Tuesday, May 01, 2012


Last night's Koodiyattam presentation at ITI was my first, and I was awed.

There were three parts to the presentation - navarasa sadhana (nine moods), and two excerpts from the Thoranayuddham - Kailasodharanam (Ravana's war against Vaisravana) and Parvativiraham (it's like a dialogue between Shiva and Parvati - a love quarrel?). There were ten performers and all of them had roles to play in each part of the presentation. It is interesting to note that the ten are from different cultural backgrounds.

Navarasa Sadhana was really impressive. The nine moods that the performers had to achieve were sringara (erotic), adbhuta (wonder), vira (heroic), raudra (anger), bhayanaka (fear), karuna (pathos), hasya (humour), bibhatsa (disgust), and shanta (peaceful). From observation, performers had to empty their minds and concentrate on embodying the different states, which, when achieved, will be passed on to the audience.

As a spectator, I felt and 'tasted' the states that some of the performers achieved. To me, it was more like the performer passing on his energy to the spectator through his concentration and breath. The eyes and brows played a lot of role in expressing the different states. Through their attempts in bringing out the different energies and states, I could actually recognise who the actors are as individuals. I'm not sure how to articulate this but while they embody different emotions they also paint who they truly are, and this can be seen in how they 'rise' and 'fall' from one state to another.

The Kailasodharanam excerpt was challenging because I could not decipher the movements and what they were trying to portray. Kailasodharanam is about war against another - Ravana, after killing his stepbrother's messenger in fury, set out with an army to where his stepbrother resided. Ravana won the war and took an air chariot as war booty. The dialogue between Ravana and the messenger was awfully vivid (this was done by just one performer... usually a performer plays dual roles), especially the part when Ravana brutally killed the messenger. The performers were exploding with Ravana's fury. Hair-raising, really.

I found the Parvativiraham excerpt enchanting.
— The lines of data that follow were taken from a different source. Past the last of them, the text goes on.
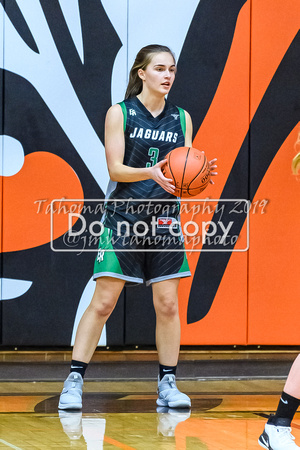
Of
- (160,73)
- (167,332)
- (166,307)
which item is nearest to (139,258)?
(166,307)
Each player had to play dual roles, and present the dialogue between Shiva and Parvati. It was brilliant how they had to change from one role to another, from Shiva to Parvati, and from one state to another - from loving to grieving. The story is about the two lovers having a private time, when suddenly Parvati saw a woman, Ganga, in the Lord's hair. She questioned Shiva about it - each time she questioned, Shiva would come up with a lie. I simply loved how mischievous the exchange was, but it caused so much grief to Parvati (players were excellent at playing the role and I couldn't help but feel sad for Parvati). I especially loved how the performers movements speak to me - it was all scriptless but their facial and hand gestures sparked a script in my own mind!

Being exposed to Koodiyattam for the first time last night was a big experience and I'm glad I went. I pondered on whether these students actors had to break themselves open, to empty themselves of their self, and to embody so many different moods and roles. It's tough work. Tiresome because you have to empty yourself but at the same time be conscious of your being.